Introduced March 27, 2025 by Jeanne Shaheen · Last progress March 27, 2025
The bill strengthens tenant protections and expands financing access for manufactured-home residents, improving stability and mortgage opportunities, but imposes compliance, fiscal, and market risks that could raise costs, reduce private investment, and unintentionally shrink affordable manufactured-housing supply.
Renters and manufactured-home owners get stronger tenancy protections (sell-in-place rights for homeowners, longer notice for rent increases, 5-day grace and 15-day cure periods, limits on termination, and monetary remedies for violations), increasing stability and due process.
Owners of manufactured homes and resident-borrowers gain greater access to mainstream financing and clearer mortgage paths because of standardized site leases and changes that make loans eligible for purchase by Fannie Mae and Freddie Mac, which can lower borrowing costs.

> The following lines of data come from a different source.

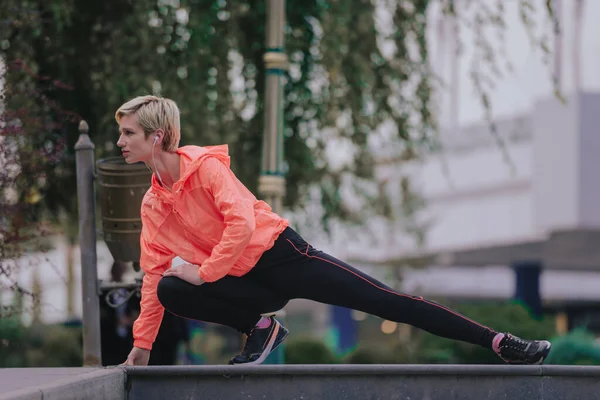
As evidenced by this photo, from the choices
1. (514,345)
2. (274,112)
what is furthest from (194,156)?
(274,112)

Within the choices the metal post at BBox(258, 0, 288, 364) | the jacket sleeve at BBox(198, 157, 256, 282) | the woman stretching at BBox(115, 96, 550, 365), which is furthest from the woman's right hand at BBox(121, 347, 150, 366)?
the metal post at BBox(258, 0, 288, 364)

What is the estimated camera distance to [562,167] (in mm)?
24906

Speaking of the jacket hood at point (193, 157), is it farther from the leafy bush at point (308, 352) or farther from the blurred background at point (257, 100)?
the leafy bush at point (308, 352)

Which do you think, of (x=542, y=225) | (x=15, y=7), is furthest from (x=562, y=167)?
(x=15, y=7)

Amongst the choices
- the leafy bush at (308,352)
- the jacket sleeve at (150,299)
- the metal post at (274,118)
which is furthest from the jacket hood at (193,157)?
the leafy bush at (308,352)

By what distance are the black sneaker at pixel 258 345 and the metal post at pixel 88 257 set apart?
1.14 meters

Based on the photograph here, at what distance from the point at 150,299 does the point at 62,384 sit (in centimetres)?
99

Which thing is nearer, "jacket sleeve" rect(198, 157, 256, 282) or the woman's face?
"jacket sleeve" rect(198, 157, 256, 282)

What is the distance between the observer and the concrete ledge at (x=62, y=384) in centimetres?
360

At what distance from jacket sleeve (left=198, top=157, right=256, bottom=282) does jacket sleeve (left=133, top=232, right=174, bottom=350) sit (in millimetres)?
365

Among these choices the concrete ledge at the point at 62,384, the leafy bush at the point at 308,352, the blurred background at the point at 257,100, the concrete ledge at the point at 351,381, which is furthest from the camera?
the leafy bush at the point at 308,352

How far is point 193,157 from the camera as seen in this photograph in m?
4.55

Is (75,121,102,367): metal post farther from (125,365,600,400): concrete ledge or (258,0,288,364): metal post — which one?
(258,0,288,364): metal post

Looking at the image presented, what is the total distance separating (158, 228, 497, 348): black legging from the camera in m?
4.62
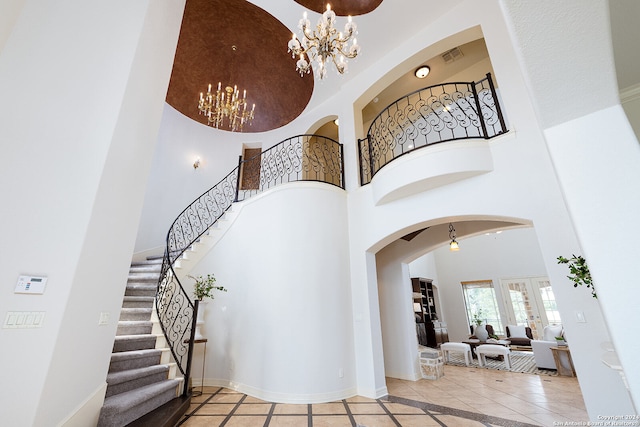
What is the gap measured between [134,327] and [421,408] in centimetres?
413

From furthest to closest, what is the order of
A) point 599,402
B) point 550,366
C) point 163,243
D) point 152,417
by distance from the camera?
1. point 163,243
2. point 550,366
3. point 152,417
4. point 599,402

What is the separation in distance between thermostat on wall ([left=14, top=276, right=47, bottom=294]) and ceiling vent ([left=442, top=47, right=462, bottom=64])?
722 cm

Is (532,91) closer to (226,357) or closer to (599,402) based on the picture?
(599,402)

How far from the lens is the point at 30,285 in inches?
75.7

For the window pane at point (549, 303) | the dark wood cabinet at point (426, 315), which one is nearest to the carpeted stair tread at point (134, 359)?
the dark wood cabinet at point (426, 315)

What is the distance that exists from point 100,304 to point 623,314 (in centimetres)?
376

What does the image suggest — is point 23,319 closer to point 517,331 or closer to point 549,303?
point 517,331

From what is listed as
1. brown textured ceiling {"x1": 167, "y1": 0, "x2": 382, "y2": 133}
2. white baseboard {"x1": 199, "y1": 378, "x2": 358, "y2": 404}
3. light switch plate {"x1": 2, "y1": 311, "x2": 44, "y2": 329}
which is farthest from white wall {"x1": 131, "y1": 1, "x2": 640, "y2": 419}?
light switch plate {"x1": 2, "y1": 311, "x2": 44, "y2": 329}

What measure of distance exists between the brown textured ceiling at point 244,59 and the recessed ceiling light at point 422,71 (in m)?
1.91

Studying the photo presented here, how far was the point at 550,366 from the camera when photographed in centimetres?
586

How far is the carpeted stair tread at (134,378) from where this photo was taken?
2.84 m

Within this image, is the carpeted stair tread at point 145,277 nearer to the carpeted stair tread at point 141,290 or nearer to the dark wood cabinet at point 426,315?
the carpeted stair tread at point 141,290

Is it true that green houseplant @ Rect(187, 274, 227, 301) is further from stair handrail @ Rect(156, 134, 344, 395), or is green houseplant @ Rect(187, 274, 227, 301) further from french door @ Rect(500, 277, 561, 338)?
french door @ Rect(500, 277, 561, 338)

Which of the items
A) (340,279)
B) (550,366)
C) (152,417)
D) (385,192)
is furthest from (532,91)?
(550,366)
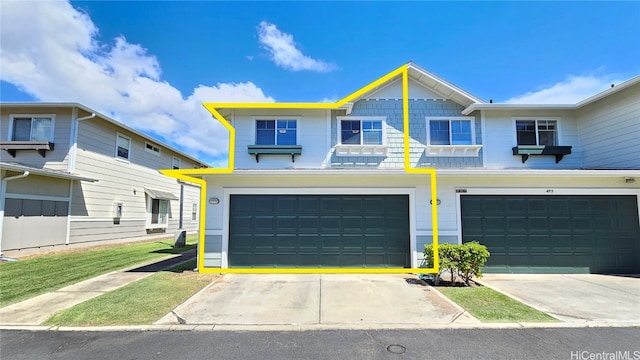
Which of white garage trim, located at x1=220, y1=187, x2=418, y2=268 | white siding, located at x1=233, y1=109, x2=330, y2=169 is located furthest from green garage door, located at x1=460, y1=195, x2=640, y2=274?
white siding, located at x1=233, y1=109, x2=330, y2=169

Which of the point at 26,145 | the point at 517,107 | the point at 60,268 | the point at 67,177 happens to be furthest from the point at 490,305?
the point at 26,145

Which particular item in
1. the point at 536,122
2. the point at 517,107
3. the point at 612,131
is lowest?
the point at 612,131

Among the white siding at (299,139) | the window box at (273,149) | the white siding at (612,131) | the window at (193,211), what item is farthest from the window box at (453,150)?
the window at (193,211)

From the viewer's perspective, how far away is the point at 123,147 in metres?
16.2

The bill establishes a public, multi-stakeholder commission with hearings and published minutes to develop consumer protections for lending and pricing, increasing transparency and the chance of better-tailored rules.
Manufactured-home community owners face higher compliance costs, financing restrictions, and sales/closure rules that may be passed onto tenants through higher rents or reduced services, and could prompt some owners to exit the business, shrinking affordable housing supply.

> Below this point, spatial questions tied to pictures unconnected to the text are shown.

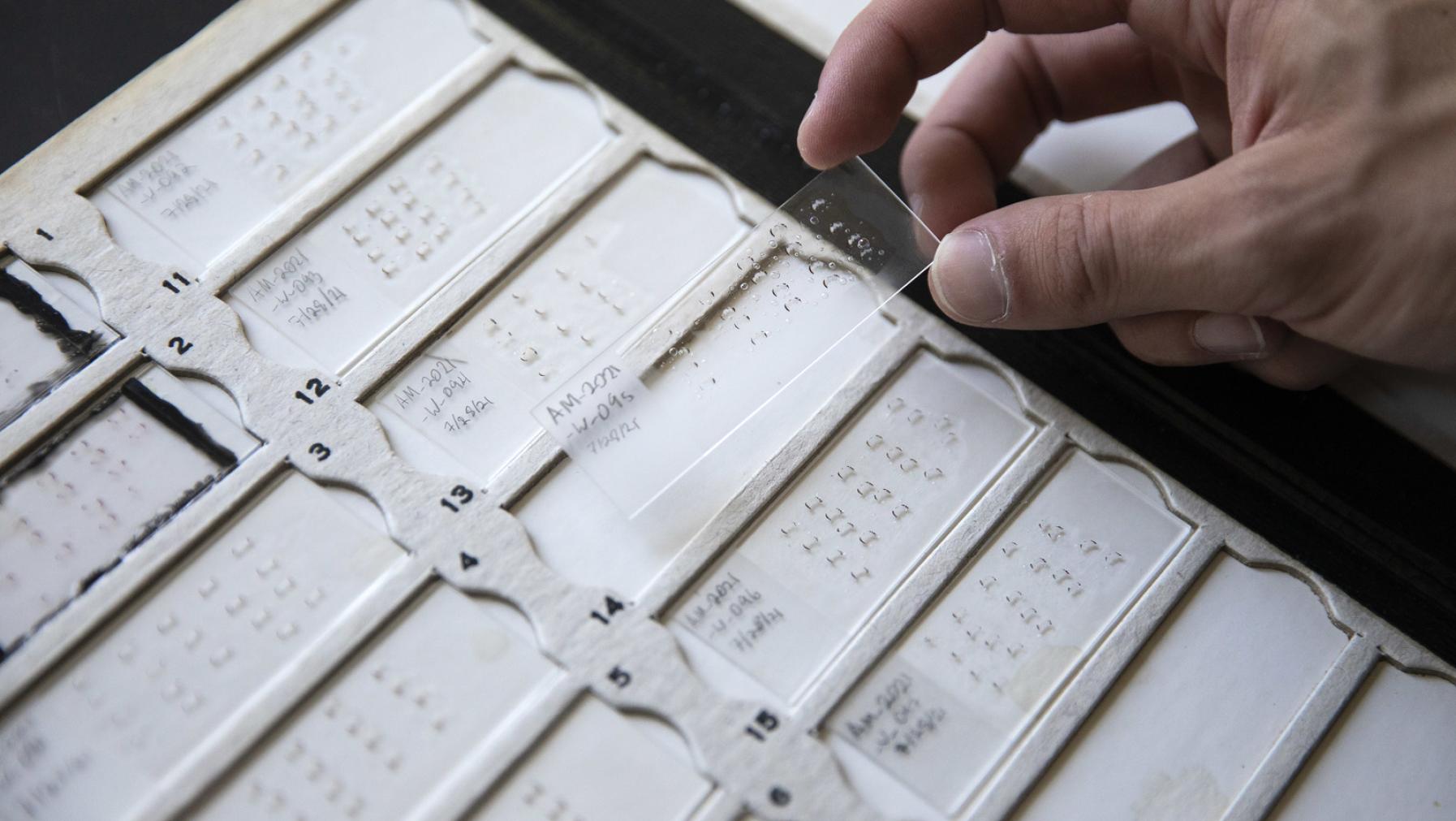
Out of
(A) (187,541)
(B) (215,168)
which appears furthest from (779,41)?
(A) (187,541)

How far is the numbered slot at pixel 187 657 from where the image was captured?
2.38ft

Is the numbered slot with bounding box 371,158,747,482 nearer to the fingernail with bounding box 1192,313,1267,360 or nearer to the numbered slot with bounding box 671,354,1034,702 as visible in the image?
the numbered slot with bounding box 671,354,1034,702

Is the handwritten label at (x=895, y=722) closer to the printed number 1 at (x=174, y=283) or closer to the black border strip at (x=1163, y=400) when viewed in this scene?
the black border strip at (x=1163, y=400)

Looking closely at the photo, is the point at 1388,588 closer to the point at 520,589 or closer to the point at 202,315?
the point at 520,589

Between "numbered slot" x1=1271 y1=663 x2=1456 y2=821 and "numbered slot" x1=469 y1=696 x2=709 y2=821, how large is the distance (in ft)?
1.38

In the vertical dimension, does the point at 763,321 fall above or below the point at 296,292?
above

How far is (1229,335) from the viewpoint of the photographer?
2.68 ft

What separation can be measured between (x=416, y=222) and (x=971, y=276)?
0.45m

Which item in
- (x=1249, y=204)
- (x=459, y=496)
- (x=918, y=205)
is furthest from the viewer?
(x=918, y=205)

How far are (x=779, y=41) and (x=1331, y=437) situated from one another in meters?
0.58

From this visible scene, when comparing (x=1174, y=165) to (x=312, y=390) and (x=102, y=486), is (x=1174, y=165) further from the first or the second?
(x=102, y=486)

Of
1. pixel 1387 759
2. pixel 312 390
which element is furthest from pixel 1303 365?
pixel 312 390

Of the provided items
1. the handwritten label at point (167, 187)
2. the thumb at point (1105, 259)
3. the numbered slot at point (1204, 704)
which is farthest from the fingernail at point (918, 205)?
the handwritten label at point (167, 187)

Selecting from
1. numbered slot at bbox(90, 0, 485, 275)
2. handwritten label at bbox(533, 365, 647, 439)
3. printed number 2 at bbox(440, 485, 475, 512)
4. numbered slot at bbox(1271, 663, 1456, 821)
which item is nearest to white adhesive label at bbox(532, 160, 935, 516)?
handwritten label at bbox(533, 365, 647, 439)
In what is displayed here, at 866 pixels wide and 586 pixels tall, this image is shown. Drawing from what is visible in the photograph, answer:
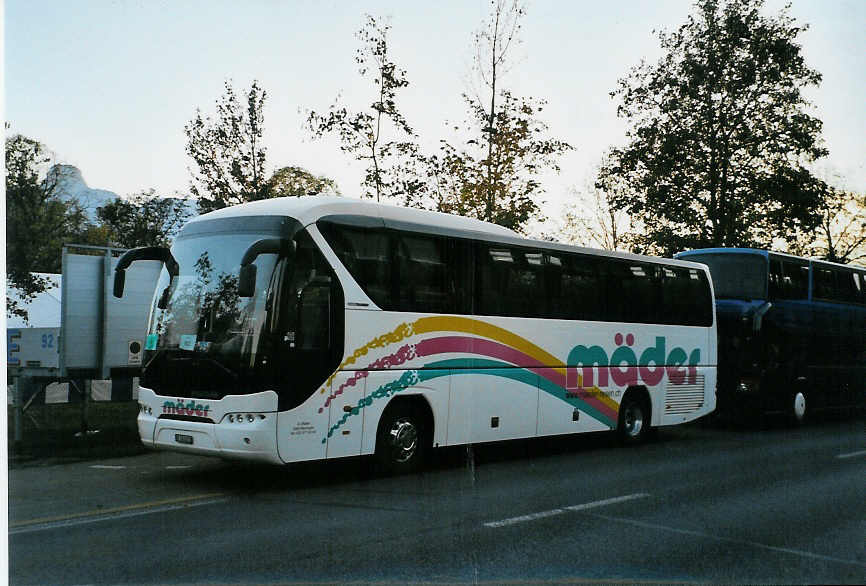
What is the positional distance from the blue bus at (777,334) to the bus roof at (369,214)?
6.50 metres

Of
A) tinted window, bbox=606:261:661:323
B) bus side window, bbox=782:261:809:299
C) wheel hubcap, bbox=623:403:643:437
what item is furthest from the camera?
bus side window, bbox=782:261:809:299

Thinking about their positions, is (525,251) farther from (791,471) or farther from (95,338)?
(95,338)

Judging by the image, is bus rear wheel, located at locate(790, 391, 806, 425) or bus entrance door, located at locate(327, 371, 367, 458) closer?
bus entrance door, located at locate(327, 371, 367, 458)

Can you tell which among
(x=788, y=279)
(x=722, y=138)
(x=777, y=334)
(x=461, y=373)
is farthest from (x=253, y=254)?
(x=788, y=279)

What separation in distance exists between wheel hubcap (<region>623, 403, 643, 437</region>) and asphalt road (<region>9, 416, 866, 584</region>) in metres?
1.85

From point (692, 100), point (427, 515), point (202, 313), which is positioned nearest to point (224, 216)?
point (202, 313)

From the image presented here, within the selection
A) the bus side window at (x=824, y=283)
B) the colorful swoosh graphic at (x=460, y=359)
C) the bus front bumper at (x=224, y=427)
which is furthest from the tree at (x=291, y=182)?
the bus side window at (x=824, y=283)

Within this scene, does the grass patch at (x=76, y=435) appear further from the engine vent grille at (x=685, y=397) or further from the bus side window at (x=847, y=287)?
the bus side window at (x=847, y=287)

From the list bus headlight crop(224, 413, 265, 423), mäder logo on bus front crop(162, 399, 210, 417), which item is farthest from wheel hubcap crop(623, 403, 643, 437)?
mäder logo on bus front crop(162, 399, 210, 417)

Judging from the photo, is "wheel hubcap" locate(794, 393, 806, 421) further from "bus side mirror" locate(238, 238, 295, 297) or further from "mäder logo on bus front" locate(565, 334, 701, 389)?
"bus side mirror" locate(238, 238, 295, 297)

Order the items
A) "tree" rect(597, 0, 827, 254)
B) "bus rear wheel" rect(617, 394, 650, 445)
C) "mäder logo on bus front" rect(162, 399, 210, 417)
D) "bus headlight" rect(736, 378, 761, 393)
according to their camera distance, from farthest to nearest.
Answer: "bus headlight" rect(736, 378, 761, 393)
"bus rear wheel" rect(617, 394, 650, 445)
"tree" rect(597, 0, 827, 254)
"mäder logo on bus front" rect(162, 399, 210, 417)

Penalties, certification failures, and multi-year bans from federally backed financing for violations could reduce investment, maintenance, and market liquidity for communities, harming long-term property upkeep and sales markets.
Implementation raises fiscal and administrative risks: agencies will need resources to verify certifications and maintain oversight, existing HUD/FHFA budgets must cover costs (potentially cutting other programs), and expanding enterprise purchase eligibility could expose taxpayers to greater risk.

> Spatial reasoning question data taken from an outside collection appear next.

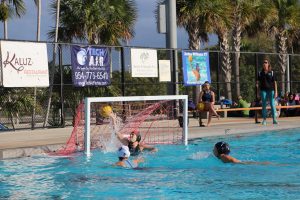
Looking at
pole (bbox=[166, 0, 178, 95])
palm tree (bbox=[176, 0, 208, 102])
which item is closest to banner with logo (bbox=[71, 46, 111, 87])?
pole (bbox=[166, 0, 178, 95])

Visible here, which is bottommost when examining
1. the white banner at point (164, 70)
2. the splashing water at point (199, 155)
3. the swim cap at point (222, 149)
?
the splashing water at point (199, 155)

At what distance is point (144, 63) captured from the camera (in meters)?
20.0

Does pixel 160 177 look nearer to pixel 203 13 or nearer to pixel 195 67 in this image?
pixel 195 67

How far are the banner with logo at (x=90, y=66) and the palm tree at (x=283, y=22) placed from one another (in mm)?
19618

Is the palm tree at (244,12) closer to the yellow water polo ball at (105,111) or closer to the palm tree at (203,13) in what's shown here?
the palm tree at (203,13)

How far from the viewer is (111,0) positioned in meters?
30.5

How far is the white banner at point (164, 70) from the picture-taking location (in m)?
20.7

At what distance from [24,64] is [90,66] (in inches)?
96.4

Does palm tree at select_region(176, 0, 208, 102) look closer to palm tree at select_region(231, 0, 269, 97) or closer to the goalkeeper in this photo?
palm tree at select_region(231, 0, 269, 97)

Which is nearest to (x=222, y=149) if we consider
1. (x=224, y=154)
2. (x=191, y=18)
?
(x=224, y=154)

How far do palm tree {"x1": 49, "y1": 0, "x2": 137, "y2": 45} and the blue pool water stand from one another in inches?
674

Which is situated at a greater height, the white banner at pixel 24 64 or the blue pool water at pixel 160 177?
the white banner at pixel 24 64

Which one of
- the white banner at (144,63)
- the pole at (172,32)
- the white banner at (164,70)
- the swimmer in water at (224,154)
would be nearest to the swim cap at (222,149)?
the swimmer in water at (224,154)

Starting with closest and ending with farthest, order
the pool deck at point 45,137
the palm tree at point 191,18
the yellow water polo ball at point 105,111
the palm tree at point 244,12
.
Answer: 1. the pool deck at point 45,137
2. the yellow water polo ball at point 105,111
3. the palm tree at point 191,18
4. the palm tree at point 244,12
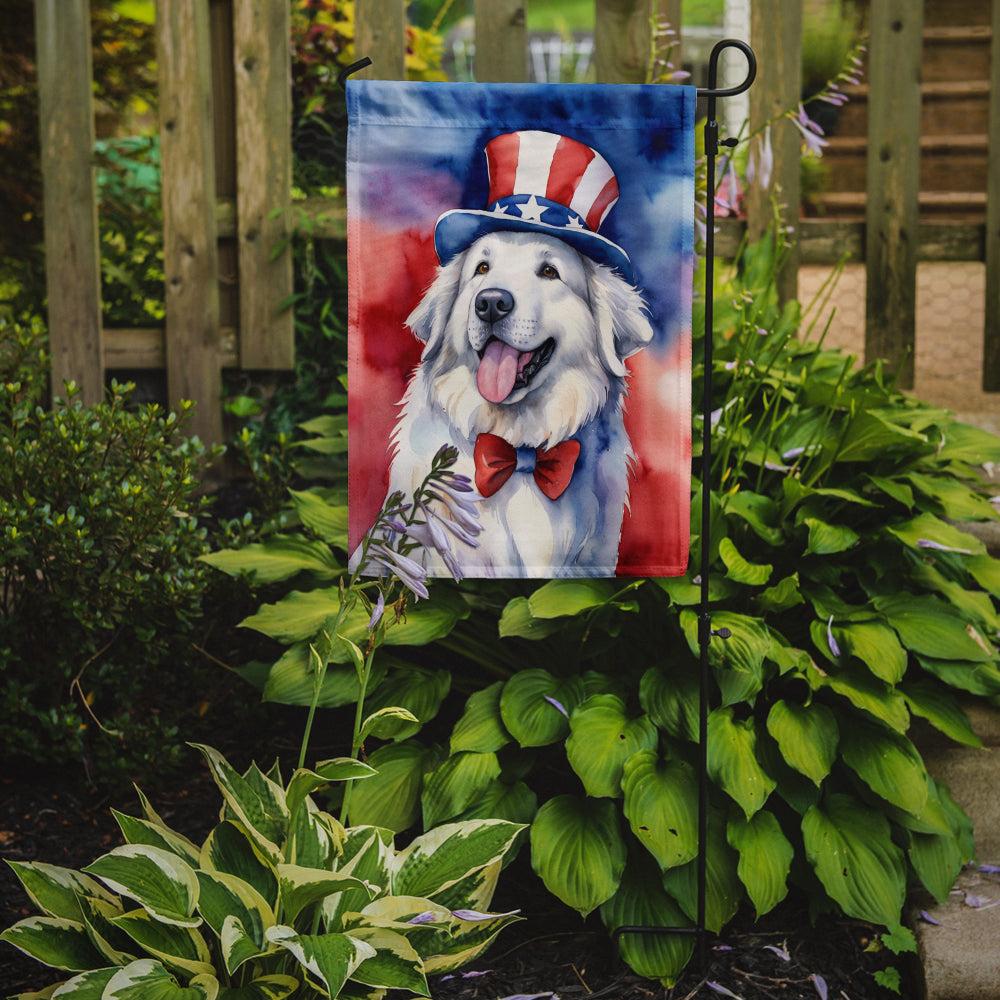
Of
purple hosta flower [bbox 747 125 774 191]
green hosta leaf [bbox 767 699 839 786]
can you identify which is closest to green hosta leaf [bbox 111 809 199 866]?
green hosta leaf [bbox 767 699 839 786]

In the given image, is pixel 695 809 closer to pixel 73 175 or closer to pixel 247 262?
pixel 247 262

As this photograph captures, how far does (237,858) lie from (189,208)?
2.24 m

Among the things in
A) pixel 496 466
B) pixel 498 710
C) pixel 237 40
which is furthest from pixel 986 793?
pixel 237 40

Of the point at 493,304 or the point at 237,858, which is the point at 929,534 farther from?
the point at 237,858

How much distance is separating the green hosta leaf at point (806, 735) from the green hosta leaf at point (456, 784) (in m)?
0.54

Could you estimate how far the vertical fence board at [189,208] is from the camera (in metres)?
3.12

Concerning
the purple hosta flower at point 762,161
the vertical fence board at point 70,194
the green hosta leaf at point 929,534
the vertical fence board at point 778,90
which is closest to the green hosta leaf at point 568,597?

Based on analysis of 6 sections of legislative text.
Conditions federal mortgage insurance and enterprise purchases on manufactured-home community owners adopting specified pad-site lease tenant protections, and requires a standard site-lease and a commission report.
Conditions federal mortgage insurance and enterprise purchases for loans on manufactured-home communities on the borrower certifying that pad-site leases include specified minimum tenant protections and providing documentation to verify that certification. It also creates a temporary commission to recommend stronger consumer-protection standards, requires a standard site-lease template from the Federal Housing Finance Agency, and directs agencies to implement these changes without new appropriations. The protections cover lease length and renewals, advance notice and limits on rent or charge increases, short cure periods for missed rent, rights to sell homes in-place and assign/sublease lot leases, and notice rules for park sales or closures. Deadlines: the loan-eligibility rule starts 180 days after enactment; the commission report and the standard lease are due within one year.